_TRECHO DA PÁGINA_
◇ ◇ ◇ ◇ ◇ ◇ ◇

Por Luiz Carlos Merten, especial para o Estadão
Existem diferentes maneiras de abordar um filme como Morbius, que estreou na quinta, 31 de março. Uma delas refere-se aos números. O filme entrou em 1.750 salas do Brasil. No mesmo dia, uma produção brasileira de ambição comercial e artística – Alemão 2, de José Eduardo Belmonte – entrou num circuito consideravelmente menor que o blockbuster da Sony e da Marvel: 262 salas.
Apesar das mudanças que a pandemia operou na maneira de ver os filmes – muita gente ainda não voltou às salas, permanecendo no streaming -, o “deus mercado” continua formatado para a produção estrangeira. Leia-se – hollywoodiana.

◇ ◇ ◇ ◇ ◇ ◇ ◇

_DADOS FORNECIDOS_
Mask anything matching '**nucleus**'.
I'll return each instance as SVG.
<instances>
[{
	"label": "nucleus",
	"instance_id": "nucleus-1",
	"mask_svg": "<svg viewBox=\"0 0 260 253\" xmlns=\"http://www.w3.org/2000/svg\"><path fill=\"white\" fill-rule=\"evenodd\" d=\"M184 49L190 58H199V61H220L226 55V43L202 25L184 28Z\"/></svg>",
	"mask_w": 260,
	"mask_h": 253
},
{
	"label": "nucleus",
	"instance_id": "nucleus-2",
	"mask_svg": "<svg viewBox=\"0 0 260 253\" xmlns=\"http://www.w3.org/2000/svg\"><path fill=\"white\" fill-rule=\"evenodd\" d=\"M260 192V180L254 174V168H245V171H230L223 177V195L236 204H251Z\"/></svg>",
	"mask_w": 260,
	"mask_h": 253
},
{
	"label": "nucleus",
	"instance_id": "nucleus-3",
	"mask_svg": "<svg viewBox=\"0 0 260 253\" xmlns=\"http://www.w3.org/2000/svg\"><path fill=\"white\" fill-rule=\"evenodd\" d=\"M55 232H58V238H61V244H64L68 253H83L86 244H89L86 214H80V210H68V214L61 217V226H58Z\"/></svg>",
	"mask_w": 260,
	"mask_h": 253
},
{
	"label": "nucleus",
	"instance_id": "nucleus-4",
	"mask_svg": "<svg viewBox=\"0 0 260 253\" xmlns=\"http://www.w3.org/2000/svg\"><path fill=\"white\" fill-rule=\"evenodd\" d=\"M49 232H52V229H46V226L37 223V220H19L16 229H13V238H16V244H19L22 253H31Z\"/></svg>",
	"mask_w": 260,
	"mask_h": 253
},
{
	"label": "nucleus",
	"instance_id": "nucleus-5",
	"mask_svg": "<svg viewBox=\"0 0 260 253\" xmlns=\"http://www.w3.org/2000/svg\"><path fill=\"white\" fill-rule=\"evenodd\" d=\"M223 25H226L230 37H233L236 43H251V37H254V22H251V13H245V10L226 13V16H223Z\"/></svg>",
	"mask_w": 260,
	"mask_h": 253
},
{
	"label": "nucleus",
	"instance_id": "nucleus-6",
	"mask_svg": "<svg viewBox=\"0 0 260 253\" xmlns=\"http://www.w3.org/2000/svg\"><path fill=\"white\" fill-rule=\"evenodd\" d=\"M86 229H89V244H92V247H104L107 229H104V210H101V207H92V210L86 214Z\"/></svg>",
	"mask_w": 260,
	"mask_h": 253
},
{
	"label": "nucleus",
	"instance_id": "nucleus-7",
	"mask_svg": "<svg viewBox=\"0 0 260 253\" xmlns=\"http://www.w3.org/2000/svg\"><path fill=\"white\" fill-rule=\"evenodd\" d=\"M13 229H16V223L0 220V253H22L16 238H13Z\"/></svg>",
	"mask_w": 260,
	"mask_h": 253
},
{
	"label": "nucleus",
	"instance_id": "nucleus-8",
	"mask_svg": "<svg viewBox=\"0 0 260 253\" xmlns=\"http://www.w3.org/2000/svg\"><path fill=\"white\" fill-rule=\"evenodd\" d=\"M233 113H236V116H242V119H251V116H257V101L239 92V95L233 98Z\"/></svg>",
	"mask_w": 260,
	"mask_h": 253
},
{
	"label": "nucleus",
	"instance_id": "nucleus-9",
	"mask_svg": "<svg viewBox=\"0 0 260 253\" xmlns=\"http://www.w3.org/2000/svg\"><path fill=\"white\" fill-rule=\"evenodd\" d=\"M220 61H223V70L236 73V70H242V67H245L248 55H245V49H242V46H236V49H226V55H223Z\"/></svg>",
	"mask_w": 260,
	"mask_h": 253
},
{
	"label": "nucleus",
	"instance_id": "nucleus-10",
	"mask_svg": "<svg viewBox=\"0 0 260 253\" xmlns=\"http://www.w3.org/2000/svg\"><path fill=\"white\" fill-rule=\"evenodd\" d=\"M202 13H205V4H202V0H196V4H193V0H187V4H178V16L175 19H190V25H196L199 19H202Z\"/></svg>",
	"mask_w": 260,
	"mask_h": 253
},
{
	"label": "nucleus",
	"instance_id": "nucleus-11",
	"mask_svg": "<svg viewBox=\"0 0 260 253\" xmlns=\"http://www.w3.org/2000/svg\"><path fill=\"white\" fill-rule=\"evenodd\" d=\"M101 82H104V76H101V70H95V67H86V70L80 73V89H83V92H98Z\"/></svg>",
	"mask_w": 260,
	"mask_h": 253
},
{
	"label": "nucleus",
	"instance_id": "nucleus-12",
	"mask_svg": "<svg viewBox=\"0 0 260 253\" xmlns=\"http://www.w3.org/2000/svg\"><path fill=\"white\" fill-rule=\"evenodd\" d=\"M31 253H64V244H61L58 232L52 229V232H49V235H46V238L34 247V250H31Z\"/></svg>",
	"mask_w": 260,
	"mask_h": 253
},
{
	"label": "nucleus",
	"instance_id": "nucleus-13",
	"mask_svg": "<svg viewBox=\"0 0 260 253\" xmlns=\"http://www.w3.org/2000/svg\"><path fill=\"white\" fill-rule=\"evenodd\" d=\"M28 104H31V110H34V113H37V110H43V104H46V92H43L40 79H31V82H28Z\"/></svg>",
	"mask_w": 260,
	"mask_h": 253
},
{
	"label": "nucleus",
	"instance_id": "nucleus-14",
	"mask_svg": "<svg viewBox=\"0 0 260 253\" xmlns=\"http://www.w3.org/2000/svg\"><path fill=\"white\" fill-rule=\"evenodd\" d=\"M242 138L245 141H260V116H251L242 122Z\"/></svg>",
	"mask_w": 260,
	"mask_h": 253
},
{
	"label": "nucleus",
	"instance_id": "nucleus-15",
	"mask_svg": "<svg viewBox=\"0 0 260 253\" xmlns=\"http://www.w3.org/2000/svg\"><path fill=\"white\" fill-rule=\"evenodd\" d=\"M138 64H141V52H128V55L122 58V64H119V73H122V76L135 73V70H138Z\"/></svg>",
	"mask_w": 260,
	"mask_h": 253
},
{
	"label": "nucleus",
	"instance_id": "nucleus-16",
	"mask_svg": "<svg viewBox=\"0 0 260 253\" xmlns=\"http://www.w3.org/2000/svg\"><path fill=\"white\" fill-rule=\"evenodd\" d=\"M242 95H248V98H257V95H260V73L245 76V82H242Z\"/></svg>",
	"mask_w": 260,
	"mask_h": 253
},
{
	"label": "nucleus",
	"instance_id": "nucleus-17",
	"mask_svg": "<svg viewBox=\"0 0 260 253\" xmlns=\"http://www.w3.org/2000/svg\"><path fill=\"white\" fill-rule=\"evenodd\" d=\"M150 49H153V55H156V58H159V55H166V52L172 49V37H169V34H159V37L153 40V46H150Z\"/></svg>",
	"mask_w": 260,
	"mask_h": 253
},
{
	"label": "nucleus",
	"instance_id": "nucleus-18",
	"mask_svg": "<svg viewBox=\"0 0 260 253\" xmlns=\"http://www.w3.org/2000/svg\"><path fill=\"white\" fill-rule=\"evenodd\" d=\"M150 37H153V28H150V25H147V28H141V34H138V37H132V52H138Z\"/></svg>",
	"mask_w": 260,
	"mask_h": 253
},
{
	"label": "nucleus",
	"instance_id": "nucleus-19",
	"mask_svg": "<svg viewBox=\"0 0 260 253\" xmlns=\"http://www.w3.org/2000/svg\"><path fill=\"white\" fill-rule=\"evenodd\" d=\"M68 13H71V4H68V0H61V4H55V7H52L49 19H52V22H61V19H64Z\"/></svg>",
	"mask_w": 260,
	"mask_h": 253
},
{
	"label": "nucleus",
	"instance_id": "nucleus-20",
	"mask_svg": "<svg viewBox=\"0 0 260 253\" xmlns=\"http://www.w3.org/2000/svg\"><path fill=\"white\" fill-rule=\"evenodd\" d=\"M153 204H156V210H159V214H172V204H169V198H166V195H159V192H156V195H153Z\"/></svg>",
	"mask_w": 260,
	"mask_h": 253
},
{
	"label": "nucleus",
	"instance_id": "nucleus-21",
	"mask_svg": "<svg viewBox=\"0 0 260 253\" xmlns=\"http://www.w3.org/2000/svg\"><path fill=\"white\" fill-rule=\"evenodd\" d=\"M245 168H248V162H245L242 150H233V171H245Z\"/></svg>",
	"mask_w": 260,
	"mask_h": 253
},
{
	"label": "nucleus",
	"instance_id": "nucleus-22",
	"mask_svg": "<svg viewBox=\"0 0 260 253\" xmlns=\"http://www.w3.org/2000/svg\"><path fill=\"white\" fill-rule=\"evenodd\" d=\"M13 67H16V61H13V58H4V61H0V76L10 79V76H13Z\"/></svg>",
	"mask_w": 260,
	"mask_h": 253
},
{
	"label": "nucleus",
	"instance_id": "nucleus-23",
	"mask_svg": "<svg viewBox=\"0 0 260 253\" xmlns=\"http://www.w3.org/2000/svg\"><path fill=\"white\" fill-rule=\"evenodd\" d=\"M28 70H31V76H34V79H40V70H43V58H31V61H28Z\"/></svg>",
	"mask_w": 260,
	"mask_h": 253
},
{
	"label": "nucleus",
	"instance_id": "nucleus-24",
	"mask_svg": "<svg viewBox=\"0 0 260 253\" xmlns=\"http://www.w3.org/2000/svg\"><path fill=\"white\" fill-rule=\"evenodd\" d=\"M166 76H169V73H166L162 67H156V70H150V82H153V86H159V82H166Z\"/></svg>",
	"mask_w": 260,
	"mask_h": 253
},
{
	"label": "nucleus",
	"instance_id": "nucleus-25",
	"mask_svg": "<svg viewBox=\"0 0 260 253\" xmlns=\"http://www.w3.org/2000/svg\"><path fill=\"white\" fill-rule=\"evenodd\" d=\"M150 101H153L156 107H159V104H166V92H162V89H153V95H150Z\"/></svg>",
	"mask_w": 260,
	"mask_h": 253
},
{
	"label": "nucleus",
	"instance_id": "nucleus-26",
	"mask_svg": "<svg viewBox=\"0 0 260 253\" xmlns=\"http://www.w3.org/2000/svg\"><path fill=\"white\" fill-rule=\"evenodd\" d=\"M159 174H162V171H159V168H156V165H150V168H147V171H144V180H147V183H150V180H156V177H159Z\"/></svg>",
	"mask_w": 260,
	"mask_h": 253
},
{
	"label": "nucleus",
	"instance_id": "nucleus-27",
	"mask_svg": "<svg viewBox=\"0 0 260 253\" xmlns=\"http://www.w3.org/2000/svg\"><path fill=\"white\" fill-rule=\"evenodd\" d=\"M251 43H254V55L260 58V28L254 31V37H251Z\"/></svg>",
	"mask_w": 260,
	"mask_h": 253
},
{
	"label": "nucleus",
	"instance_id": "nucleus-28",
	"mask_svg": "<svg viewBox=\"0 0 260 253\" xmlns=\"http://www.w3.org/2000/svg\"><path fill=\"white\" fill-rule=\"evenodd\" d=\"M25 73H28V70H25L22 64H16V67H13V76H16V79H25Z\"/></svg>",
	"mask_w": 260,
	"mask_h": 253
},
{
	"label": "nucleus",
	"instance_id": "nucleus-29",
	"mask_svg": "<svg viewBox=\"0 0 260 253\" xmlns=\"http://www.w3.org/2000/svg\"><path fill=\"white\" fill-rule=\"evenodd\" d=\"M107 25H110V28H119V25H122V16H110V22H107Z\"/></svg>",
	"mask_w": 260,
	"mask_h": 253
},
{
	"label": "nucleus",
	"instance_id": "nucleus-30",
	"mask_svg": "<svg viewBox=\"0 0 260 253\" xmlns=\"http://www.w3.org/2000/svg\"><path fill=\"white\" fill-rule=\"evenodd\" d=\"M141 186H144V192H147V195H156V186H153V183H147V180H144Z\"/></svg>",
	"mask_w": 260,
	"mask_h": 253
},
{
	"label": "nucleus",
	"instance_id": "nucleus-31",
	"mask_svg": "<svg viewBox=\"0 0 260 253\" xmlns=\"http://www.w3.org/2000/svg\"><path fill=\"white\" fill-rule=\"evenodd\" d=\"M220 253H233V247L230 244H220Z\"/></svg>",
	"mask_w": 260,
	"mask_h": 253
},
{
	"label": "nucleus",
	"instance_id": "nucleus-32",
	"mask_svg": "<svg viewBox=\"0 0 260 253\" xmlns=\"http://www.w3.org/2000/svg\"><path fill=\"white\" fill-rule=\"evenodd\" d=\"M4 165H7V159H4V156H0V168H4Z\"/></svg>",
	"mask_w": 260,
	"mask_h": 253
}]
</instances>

◇ ◇ ◇ ◇ ◇ ◇ ◇

_ENUNCIADO DA TAREFA_
Transcreva na íntegra o trecho da página sobre a estreia de Morbius, sem mudar nada. Recorra somente ao trecho da página.

_SOLUÇÃO DA TAREFA_
Por Luiz Carlos Merten, especial para o Estadão
Existem diferentes maneiras de abordar um filme como Morbius, que estreou na quinta, 31 de março. Uma delas refere-se aos números. O filme entrou em 1.750 salas do Brasil. No mesmo dia, uma produção brasileira de ambição comercial e artística – Alemão 2, de José Eduardo Belmonte – entrou num circuito consideravelmente menor que o blockbuster da Sony e da Marvel: 262 salas.
Apesar das mudanças que a pandemia operou na maneira de ver os filmes – muita gente ainda não voltou às salas, permanecendo no streaming -, o “deus mercado” continua formatado para a produção estrangeira. Leia-se – hollywoodiana.